TEXTO DO DOCUMENTO:
Glauco - Como, se são
obrigados a ficar de cabeça imóvel durante toda a vida?
Sócrates - E com as
coisas que desfilam? Não se passa o mesmo?
Glauco - Sem dúvida.
Sócrates - Portanto,
se pudessem se comunicar uns com os outros, não achas que tomariam
por objetos reais as sombras que veriam?
Glauco - É bem
possível.
Sócrates - E se a
parede do fundo da prisão provocasse eco sempre que um dos
transportadores falasse, não julgariam ouvir a sombra que passasse
diante deles?
Glauco - Sim, por Zeus!
Sócrates - Dessa
forma, tais homens não atribuirão realidade senão às sombras dos
objetos fabricados?
Glauco - Assim terá de
ser.
Sócrates - Considera
agora o que lhes acontecerá, naturalmente, se forem libertados das
suas cadeias e curados da sua ignorância. Que se liberte um desses
prisioneiros, que seja ele obrigado à endireitar-se imediatamente, a
voltar o pescoço, a caminhar, a erguer os olhos para a luz: ao fazer
todos estes movimentos sofrerá, e o deslumbramento impedi-lo-á de
distinguir os objetos de que antes via as sombras. Que achas que
responderá se alguém lhe vier dizer que não viu até então senão
fantasmas, mas que agora, mais perto da realidade e voltado para
objetos mais reais, vê com mais justeza? Se, enfim, mostrando-lhe
cada uma das coisas que passam, o obrigar, à força de perguntas, a
dizer o que é? Não achas que ficará embaraçado e que as sombras
que via outrora lhe parecerão mais verdadeiras do que os objetos que
lhe mostram agora?
Glauco - Muito mais
verdadeiras.
Sócrates - E se o
forçarem a fixar a luz, os seus olhos não ficarão magoados? Não
desviará ele a vista para voltar às coisas que pode fitar e não
acreditará que estas são realmente mais distintas do que as que se
lhe mostram?
Glauco - Com toda a
certeza.

SEÇÃO DE DADOS:

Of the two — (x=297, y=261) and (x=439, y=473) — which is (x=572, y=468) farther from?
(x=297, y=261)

INSTRUÇÕES DO EXERCÍCIO:
Diga se cada afirmação a seguir está de acordo com o diálogo sobre os prisioneiros e as sombras, respondendo sim ou não e citando as palavras do diálogo que decidem. 1. Glauco concorda que, para o prisioneiro libertado, as sombras vistas antes parecerão mais verdadeiras do que os objetos mostrados agora. 2. Segundo Sócrates, o prisioneiro libertado logo distinguirá os objetos cujas sombras via antes. 3. Na hipótese de Sócrates, o eco viria do teto da prisão.

SOLUÇÃO DO EXERCÍCIO:
1. Sim: "Muito mais verdadeiras."
2. Não: "o deslumbramento impedi-lo-á de distinguir os objetos de que antes via as sombras"
3. Não: "a parede do fundo da prisão provocasse eco"